La verdadera razón por la que quise escribirte esta carta es que te tengo una buena noticia. Muchas de las cosas que has planeado hacer antes de llegar a mi edad (que tampoco esperabas alcanzar, seamos honestas) no las vas a lograr. Es más, ni siquiera las vas a buscar. No aprenderás a tocar el violín, ni irás al Cervantino a tocar en las calles para vivir de las propinas que la gente te dé generosamente (qué hippie eres, me cae), ni vas a ser parte de una banda de rock alternativo ni vas a tener un departamento propio antes de cumplir 30. Sí vas a tener uno o dos gatos a tu lado y sí aprenderás a andar en bicicleta. ¿Cómo? De la peor manera posible: gracias a un imbécil de pantalones apretados que, aunque tú digas que no, se aprovechará de esa baja autoestima que necesitas reparar cuanto antes porque ya no soporto ser esta adolescente geriátrica que sigue odiando su cuerpo. No deberías odiar el tuyo, ya que en esas estamos, porque lo extrañarás y descubrirás que nunca tuvo nada de malo. En fin, ¿te digo la buena noticia?
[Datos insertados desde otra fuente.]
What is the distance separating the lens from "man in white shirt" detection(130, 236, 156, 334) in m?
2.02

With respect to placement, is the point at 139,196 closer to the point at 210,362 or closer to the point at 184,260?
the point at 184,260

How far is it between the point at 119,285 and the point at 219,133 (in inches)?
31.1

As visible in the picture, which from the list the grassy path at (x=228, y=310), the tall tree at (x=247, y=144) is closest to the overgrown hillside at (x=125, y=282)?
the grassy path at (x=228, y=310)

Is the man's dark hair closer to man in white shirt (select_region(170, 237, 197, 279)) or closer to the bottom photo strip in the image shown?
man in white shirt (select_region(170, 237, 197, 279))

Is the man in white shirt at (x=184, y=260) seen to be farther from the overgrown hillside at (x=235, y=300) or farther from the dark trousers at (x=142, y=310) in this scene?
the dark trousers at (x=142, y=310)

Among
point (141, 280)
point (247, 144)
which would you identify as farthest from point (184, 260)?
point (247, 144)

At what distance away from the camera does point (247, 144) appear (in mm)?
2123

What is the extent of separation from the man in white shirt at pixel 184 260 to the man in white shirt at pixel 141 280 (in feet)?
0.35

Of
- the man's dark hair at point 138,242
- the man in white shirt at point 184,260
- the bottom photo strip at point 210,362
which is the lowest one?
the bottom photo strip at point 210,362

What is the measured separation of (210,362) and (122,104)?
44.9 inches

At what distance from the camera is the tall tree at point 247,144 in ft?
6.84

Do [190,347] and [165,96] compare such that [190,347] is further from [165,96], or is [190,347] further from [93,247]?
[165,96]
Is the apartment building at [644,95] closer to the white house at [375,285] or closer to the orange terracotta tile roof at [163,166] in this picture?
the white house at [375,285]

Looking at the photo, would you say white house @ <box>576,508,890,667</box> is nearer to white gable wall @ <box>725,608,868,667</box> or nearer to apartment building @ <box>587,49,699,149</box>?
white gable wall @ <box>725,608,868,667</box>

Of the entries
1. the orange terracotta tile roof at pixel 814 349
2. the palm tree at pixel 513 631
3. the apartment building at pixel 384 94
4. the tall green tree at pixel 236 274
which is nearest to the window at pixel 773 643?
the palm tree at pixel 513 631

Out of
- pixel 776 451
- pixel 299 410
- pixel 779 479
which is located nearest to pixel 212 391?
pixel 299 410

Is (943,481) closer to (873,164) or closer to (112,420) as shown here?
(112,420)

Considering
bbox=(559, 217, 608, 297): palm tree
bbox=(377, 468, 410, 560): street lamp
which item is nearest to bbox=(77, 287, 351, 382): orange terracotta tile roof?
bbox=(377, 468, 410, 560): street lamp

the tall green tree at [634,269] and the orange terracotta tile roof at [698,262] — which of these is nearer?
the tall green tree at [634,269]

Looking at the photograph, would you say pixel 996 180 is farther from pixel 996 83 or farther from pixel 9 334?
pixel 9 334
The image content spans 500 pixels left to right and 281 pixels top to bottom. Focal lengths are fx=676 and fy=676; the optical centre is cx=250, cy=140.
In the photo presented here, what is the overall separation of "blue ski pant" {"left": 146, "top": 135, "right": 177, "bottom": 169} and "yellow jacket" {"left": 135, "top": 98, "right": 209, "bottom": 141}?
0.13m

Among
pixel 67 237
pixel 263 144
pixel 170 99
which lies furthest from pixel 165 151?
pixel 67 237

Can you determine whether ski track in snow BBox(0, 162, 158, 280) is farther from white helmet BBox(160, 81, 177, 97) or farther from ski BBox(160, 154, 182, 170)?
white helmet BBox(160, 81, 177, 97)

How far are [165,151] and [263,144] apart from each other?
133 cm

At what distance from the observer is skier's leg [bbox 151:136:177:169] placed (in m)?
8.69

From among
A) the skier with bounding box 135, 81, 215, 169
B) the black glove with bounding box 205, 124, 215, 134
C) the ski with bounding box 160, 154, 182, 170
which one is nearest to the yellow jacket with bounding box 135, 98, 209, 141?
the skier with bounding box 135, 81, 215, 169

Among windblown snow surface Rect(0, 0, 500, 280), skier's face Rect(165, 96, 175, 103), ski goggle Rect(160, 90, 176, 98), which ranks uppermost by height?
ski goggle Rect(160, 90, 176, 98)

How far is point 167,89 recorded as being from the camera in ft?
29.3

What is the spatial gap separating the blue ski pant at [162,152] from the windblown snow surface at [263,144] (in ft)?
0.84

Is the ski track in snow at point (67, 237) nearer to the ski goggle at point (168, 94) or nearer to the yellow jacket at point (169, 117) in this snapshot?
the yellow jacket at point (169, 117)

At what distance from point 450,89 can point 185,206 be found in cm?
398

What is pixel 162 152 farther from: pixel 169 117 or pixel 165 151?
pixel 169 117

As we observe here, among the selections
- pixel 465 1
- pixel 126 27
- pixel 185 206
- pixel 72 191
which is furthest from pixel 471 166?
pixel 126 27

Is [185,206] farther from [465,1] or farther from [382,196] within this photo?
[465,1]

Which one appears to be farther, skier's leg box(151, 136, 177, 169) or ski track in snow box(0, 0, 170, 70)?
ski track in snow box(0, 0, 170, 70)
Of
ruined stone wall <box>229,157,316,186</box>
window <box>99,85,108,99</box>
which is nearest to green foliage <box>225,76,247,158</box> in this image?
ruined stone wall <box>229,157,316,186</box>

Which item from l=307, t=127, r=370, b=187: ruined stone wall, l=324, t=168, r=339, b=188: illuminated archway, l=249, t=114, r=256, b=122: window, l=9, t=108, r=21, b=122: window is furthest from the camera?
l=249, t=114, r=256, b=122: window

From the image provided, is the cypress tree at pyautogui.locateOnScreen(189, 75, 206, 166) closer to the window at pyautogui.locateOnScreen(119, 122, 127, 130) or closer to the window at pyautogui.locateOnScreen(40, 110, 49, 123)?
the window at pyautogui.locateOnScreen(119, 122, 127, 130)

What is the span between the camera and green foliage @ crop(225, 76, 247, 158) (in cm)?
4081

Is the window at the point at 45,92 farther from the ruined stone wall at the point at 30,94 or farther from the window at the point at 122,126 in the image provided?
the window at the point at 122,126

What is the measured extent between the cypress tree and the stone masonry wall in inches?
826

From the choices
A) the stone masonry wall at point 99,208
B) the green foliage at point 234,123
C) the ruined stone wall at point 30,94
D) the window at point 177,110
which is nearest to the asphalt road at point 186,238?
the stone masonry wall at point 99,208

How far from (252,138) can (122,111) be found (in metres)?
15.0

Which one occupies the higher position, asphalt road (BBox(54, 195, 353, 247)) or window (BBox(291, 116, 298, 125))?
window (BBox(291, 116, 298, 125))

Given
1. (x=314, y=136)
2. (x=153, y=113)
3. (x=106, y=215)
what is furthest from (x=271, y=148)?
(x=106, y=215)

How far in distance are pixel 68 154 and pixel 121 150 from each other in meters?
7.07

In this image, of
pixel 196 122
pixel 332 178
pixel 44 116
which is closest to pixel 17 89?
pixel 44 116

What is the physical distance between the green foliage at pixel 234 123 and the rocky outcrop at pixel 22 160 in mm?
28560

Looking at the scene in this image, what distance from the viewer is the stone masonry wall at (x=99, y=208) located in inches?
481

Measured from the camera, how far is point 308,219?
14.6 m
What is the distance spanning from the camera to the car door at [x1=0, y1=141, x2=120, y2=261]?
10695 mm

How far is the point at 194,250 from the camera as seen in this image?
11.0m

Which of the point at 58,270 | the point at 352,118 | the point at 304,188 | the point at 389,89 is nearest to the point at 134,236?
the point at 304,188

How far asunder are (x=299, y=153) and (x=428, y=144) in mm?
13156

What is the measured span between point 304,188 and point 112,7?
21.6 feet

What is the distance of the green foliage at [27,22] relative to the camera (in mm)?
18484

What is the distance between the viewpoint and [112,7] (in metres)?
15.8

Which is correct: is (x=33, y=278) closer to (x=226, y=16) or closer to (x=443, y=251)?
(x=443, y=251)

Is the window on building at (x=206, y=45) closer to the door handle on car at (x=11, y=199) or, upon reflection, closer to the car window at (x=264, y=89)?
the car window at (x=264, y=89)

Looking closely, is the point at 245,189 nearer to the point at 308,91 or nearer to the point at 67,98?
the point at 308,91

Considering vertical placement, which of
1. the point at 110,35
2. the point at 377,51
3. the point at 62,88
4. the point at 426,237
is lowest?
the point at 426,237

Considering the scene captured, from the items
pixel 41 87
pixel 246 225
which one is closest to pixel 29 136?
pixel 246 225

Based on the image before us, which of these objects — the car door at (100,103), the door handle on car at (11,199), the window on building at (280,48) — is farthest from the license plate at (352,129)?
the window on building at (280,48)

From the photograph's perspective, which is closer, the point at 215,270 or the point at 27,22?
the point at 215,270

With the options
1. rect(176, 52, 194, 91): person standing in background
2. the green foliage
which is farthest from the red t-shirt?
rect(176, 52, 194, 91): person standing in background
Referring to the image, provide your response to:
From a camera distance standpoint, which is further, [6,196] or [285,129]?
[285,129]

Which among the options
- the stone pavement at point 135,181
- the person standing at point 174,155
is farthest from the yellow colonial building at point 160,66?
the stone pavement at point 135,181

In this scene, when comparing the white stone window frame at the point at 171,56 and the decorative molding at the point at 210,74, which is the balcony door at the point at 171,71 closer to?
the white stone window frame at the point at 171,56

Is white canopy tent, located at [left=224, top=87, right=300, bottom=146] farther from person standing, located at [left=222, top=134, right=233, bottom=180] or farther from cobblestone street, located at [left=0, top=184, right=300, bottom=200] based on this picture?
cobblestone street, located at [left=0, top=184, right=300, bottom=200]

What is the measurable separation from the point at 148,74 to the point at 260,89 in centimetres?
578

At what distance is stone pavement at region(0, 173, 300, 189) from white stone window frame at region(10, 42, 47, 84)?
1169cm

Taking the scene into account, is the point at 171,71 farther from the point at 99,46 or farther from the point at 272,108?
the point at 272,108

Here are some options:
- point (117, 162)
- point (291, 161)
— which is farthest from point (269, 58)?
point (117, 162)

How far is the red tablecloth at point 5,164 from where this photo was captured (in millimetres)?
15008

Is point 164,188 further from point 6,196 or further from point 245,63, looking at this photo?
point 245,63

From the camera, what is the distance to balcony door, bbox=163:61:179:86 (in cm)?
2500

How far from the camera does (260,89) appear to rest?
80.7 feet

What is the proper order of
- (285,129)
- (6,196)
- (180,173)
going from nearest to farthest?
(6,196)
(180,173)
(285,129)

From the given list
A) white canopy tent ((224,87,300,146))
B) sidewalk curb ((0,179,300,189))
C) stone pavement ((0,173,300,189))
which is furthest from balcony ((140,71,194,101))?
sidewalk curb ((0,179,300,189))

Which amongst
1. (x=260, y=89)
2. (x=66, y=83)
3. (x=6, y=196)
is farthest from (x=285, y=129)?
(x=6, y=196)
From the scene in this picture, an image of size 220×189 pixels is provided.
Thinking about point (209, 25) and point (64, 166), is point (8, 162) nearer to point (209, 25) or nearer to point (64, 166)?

Todavía existen razones para ser feliz a medida que envejeces, y una de esas es ver a una de tus bandas favoritas en vivo, en la ciudad donde vives, junto a una de tus grandes amigas.
Vas a ver a Slowdive un viernes de noviembre mientras llevas unas botas Dr. Martens originales (YA SÉ) y una chamarra demasiado caliente para este otoño de calentamiento global, y vas a llorar cuando escuches los primeros acordes de “Alison”. A tu alrededor, miles de cuarentones como tú van a comenzar a corear “Listen close and don’t be stoned / I’ll be here in the morning” y a ti se te va a cerrar la garganta y está bien, ¿sabes por qué? Porque creciste para ser una chillona profesional, nunca se te va a quitar, sino que las hormonas van a empeorar todo porque siempre es así. Pero vas a ser feliz por momentos como este, que a veces duran apenas dos horas —Slowdive tiene cuatro discos apenas—, que son espectaculares y a veces los vas a compartir con alguien y en otras serán nada más para ti.
Lo único que vas a cumplir, para esta fecha al menos, es escribir. Supongo que no va a ser tan malo cuando recuerdes tus planes y decidas escribirte una carta a tu yo adolescente para intentar disuadir a otra gente para que también se anime a redactar unas líneas. Adiós y hasta pronto. PD: no vayas a tirar tus casetes, están de moda otra vez.
Acá la intención era dibujar quién era esa Abril de 17 años con algunas líneas, porque somos muy pinches cercanas y la conozco a la perfección. Aun así, el dibujo está trazado, y aunque le faltan todavía las sombras y contraluces, ya se adivina un poco a quién le estoy hablando. Hay grandes ejemplos de libros en forma epistolar que utilizan el medio para ir entregando aspectos de la trama en una carta, una bitácora o un diario, como Drácula, o algunos textos de Poe y Lovecraft. ¿Por qué recuerdo sólo ejemplos de terror? Ah, los misterios de la vida…
Si ustedes le escriben carta a su yo de su pasado, y no les da pena, compártanla.